Sametime uses SIP to negotiate media session. Embedded in the SIP message is a SDP (Session Description Protocol RFC 4566) section containing the desired session bandwidth attribute, which the Bandwidth Manager uses to monitor transmission rates on the managed network.
As illustrated in Figure 3 below, Bandwidth Manager, when deployed, will be part of the signalling path, and it will perform CAC (Call Access Control) based on the available bandwidth.
Figure 3: Bandwidth Management as part of SIP signalling
Depending on user policy, locations of the call, and available bandwidth, the Bandwidth Manager may let the call through, reject the call, or modify the media or the bandwidth attribute in the SDP. The action ensures that the total transmission rate for audio and video will not exceed the available bandwidth allocated for audio and video usage in the system configuration.
Calls are recorded with detail such as call locations and bandwidth required.
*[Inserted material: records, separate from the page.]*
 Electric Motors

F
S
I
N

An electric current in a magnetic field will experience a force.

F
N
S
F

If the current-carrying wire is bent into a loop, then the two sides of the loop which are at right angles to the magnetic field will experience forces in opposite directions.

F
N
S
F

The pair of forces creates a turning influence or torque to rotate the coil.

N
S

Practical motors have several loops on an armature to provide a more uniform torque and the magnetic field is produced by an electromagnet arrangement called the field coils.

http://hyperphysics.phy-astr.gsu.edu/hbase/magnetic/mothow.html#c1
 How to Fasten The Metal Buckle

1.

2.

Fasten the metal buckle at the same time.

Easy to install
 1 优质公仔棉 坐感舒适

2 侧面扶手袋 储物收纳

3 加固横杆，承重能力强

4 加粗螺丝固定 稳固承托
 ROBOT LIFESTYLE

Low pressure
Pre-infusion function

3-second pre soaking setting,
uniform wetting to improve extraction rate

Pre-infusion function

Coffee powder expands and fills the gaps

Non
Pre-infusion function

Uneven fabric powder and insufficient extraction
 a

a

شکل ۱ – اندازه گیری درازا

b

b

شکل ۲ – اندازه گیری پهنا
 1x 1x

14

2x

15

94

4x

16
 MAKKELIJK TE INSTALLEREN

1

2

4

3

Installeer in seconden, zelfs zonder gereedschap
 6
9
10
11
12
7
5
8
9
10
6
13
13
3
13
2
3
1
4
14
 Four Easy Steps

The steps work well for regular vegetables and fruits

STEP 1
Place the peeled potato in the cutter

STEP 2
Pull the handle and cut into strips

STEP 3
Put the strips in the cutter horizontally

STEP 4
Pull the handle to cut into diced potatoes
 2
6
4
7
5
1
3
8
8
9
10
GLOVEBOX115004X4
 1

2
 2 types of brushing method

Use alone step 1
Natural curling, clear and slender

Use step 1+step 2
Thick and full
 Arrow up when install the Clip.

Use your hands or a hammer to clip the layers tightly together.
Organizations may use this information to measure the usage of audio and video and their utilization of the network capacity for future planning. How much impact the deployment of audio and video exerts on the network can be calculated with the data captured by the Bandwidth Manager.
Summary
There are differences in audio and video codecs bandwidth usage due to how the Media Manage processes the data in Sametime 8.5.2. Calculating the required network bandwidth for an organization should be based on the formulas given in (2) and (4). It should be part of capacity planning to afford the most optimal network conditions for audio and video. Organizations should consider deploying Bandwidth Manager to protect the network and to ensure quality audio and video calls. Using data captured by the Bandwidth Manager enables organization to plan for future capacity.